- Problem -
Could you set down the listing below exactly, leaving out its pictures?

- Data supplied -

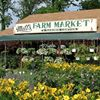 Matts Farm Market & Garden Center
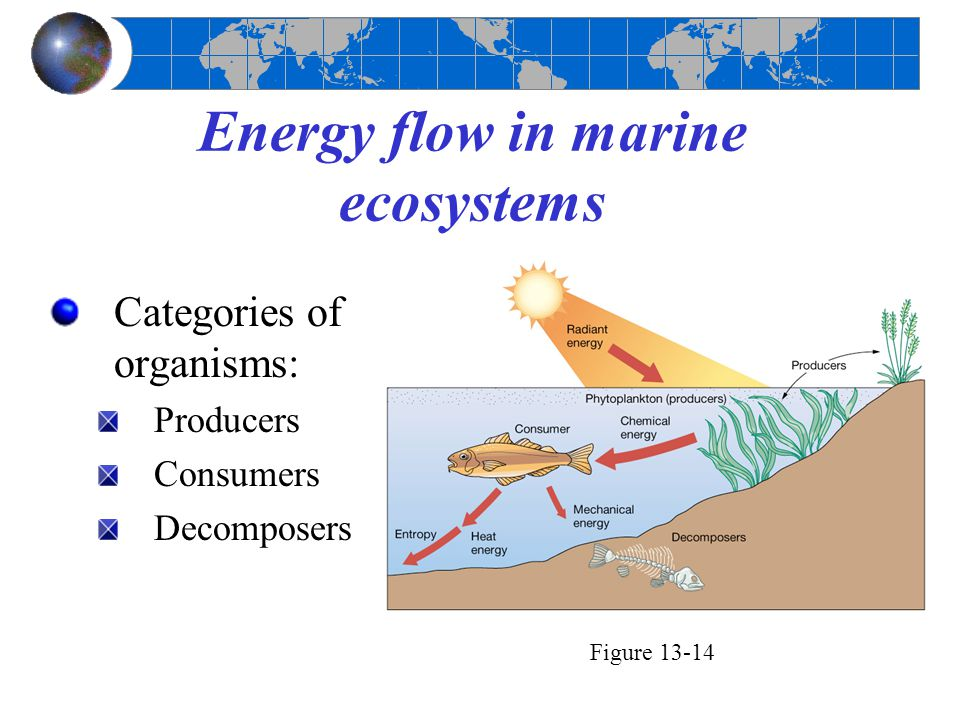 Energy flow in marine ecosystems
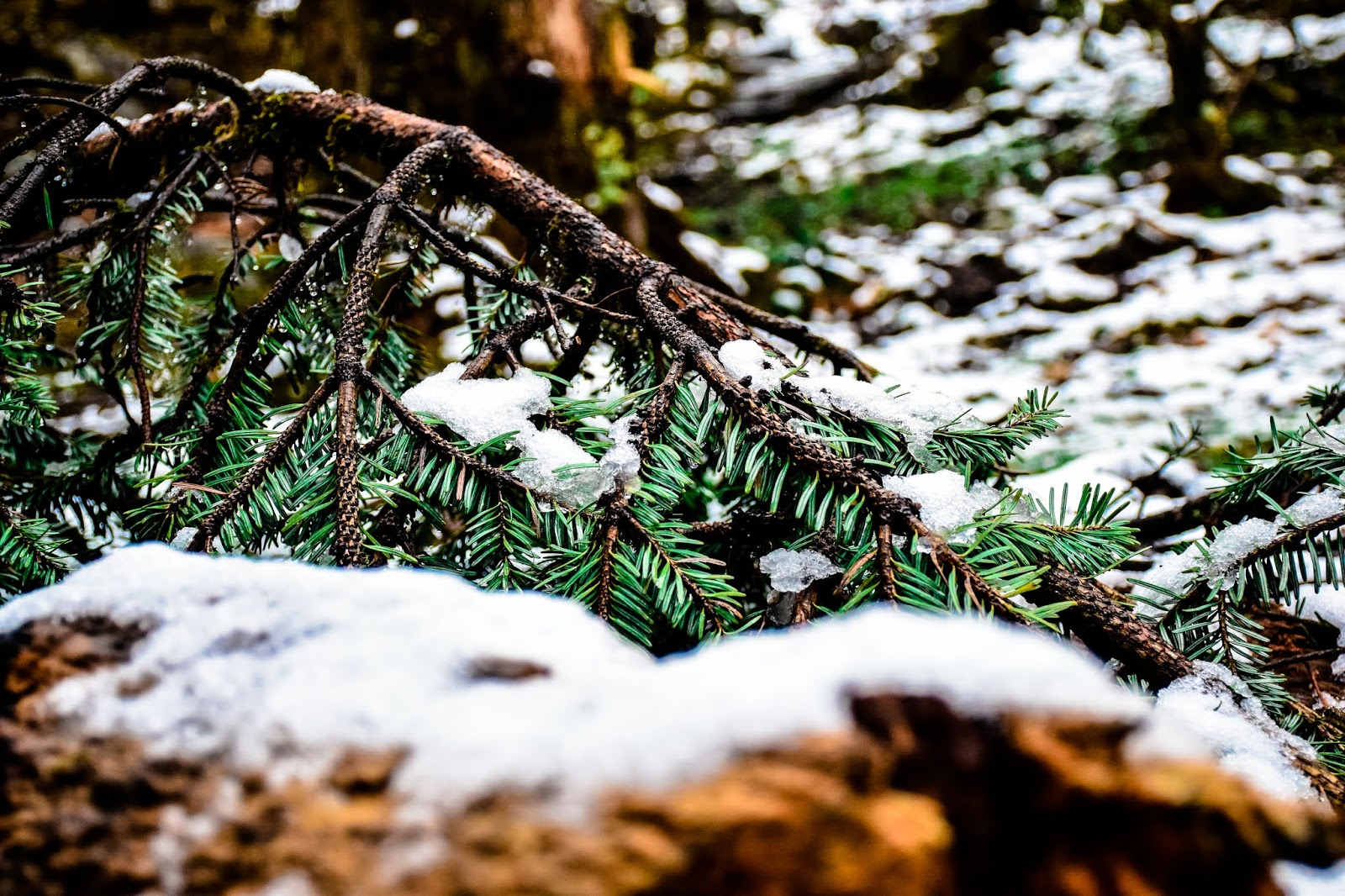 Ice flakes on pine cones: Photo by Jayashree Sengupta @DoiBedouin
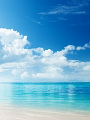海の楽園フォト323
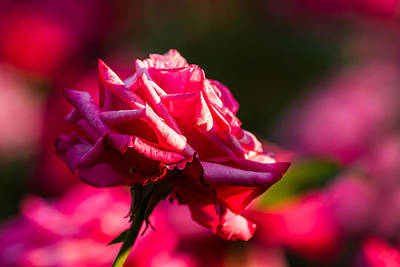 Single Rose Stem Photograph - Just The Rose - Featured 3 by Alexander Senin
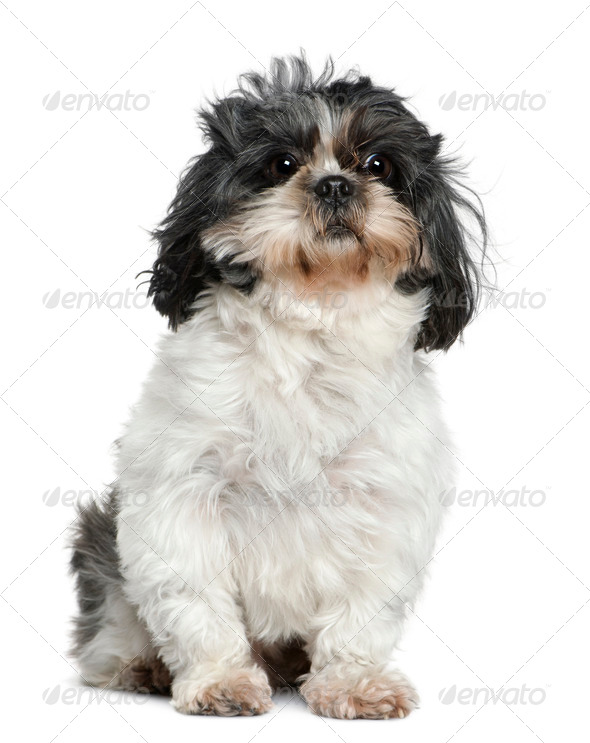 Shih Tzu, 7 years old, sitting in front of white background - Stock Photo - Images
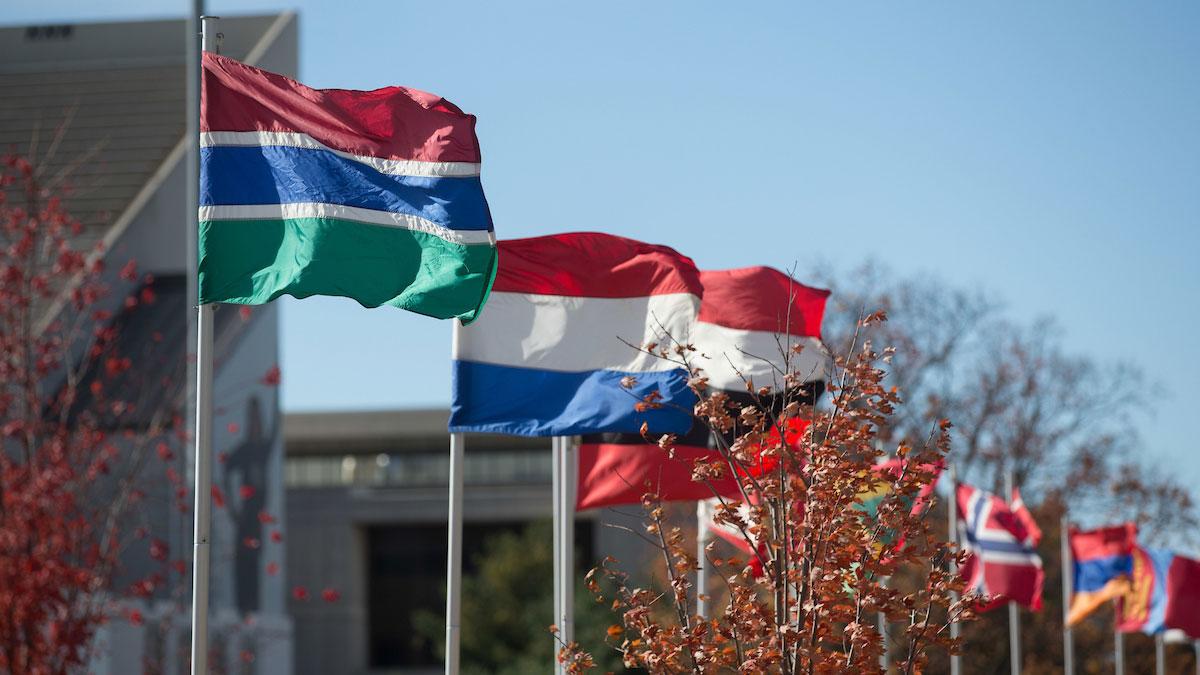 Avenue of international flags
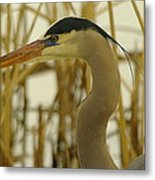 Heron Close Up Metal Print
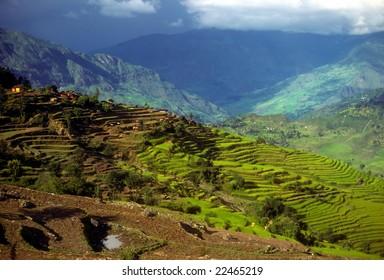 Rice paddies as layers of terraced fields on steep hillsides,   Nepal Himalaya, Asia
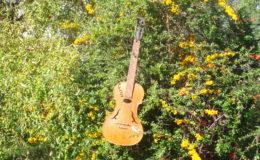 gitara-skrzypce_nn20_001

- Result below -
 Matts Farm Market & Garden Center
 Energy flow in marine ecosystems
 Ice flakes on pine cones: Photo by Jayashree Sengupta @DoiBedouin
海の楽園フォト323
 Single Rose Stem Photograph - Just The Rose - Featured 3 by Alexander Senin
 Shih Tzu, 7 years old, sitting in front of white background - Stock Photo - Images
 Avenue of international flags
 Heron Close Up Metal Print
 Rice paddies as layers of terraced fields on steep hillsides,   Nepal Himalaya, Asia
 gitara-skrzypce_nn20_001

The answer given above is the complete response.